• [Task directions] Report, from the records below, every line where the word "over" appears.

• [Listed entries]
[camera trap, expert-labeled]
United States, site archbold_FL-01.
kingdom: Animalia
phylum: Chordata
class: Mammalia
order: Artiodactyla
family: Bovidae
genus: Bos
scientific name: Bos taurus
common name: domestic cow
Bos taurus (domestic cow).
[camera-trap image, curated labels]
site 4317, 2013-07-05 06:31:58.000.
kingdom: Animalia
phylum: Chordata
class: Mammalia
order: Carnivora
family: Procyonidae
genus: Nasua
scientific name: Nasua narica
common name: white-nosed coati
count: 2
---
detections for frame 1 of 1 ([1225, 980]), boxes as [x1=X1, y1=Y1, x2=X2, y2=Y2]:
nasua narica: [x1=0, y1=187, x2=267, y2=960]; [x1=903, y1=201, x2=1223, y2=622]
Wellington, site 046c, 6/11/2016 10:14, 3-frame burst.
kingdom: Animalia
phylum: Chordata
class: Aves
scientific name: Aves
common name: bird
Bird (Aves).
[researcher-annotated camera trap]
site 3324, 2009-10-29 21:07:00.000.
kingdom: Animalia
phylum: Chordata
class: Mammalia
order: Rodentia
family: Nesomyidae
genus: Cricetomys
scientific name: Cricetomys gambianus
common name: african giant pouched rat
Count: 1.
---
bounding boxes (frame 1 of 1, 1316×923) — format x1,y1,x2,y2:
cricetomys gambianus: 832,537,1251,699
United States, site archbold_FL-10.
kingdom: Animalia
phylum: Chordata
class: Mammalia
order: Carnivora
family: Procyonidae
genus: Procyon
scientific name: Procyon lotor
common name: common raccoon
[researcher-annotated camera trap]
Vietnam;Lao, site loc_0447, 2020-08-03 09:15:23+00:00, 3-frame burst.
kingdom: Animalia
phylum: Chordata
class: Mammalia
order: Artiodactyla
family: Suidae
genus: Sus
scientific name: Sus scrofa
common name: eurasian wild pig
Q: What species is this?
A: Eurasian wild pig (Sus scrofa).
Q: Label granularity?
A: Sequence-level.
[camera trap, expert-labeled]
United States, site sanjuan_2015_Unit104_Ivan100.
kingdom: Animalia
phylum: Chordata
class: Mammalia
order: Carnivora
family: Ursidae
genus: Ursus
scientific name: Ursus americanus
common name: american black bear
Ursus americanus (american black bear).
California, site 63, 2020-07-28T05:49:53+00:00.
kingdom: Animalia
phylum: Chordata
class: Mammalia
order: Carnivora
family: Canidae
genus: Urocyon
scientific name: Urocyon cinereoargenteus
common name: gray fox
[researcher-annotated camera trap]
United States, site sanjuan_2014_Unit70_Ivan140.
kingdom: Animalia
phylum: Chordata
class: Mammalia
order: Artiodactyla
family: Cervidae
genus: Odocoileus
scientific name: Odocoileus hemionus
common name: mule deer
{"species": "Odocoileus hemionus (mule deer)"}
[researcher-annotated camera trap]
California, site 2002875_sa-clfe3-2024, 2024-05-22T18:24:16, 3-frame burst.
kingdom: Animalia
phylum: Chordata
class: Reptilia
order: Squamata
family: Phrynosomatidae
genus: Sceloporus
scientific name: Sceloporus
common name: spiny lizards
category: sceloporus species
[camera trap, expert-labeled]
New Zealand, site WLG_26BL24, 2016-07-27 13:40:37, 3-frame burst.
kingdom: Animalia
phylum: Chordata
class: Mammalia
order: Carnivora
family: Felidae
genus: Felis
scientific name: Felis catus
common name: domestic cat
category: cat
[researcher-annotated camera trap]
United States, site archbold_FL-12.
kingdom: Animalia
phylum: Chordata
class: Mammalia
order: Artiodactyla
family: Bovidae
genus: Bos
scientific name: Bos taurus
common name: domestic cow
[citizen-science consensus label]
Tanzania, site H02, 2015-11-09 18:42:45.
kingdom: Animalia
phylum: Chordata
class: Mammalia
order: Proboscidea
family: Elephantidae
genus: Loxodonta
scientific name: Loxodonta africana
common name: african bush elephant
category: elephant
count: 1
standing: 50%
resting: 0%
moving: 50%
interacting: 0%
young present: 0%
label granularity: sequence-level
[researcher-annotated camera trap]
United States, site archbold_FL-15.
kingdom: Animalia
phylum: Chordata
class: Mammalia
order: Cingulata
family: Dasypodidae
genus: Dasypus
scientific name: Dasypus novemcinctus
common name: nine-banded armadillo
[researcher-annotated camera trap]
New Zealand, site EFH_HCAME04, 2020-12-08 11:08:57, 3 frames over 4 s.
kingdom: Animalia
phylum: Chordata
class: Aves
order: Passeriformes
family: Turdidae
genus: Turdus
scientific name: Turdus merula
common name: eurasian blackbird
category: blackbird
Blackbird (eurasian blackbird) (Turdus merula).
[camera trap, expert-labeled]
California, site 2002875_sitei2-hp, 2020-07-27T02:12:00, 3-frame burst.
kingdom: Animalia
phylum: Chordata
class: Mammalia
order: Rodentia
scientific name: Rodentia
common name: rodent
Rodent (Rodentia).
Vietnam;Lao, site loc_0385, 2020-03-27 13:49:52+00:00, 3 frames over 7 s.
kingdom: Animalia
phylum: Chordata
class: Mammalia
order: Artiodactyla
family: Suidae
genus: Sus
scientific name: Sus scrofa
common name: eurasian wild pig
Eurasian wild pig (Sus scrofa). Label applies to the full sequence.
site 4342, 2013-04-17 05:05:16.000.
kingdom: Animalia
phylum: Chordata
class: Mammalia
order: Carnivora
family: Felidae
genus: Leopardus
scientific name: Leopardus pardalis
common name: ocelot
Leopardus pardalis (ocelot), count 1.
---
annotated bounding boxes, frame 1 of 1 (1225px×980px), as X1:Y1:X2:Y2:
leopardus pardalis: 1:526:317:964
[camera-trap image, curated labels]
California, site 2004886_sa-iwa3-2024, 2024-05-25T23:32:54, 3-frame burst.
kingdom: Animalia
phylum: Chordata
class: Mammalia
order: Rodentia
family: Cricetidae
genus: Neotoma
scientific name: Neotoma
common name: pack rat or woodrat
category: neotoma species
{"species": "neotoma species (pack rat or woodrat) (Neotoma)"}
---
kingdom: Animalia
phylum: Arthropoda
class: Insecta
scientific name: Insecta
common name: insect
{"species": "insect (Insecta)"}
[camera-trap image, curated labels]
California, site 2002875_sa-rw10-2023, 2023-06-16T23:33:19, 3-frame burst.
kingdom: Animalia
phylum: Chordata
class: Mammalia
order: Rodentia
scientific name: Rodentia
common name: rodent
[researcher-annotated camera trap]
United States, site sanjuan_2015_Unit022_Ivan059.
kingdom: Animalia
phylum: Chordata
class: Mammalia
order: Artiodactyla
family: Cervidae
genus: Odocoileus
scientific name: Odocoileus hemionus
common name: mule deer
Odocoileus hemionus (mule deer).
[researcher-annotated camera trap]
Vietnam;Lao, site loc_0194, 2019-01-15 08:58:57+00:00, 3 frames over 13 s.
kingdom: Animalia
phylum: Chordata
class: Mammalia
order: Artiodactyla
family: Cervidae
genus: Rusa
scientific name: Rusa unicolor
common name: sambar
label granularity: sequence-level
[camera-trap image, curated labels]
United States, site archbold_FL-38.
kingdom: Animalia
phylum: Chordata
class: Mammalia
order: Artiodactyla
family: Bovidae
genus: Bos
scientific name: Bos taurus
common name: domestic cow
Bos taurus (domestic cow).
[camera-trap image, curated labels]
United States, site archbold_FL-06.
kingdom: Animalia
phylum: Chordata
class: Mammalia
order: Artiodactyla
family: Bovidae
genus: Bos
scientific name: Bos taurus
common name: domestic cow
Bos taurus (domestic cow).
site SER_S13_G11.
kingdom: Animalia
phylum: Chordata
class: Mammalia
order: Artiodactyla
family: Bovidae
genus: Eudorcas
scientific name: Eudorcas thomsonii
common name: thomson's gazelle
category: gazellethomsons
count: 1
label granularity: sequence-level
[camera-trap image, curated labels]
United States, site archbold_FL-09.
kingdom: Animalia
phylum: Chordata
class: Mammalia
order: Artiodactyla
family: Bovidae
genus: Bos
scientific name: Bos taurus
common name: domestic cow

• [Answer for this exercise]
New Zealand, site EFH_HCAME04, 2020-12-08 11:08:57, 3 frames over 4 s.
Vietnam;Lao, site loc_0385, 2020-03-27 13:49:52+00:00, 3 frames over 7 s.
Vietnam;Lao, site loc_0194, 2019-01-15 08:58:57+00:00, 3 frames over 13 s.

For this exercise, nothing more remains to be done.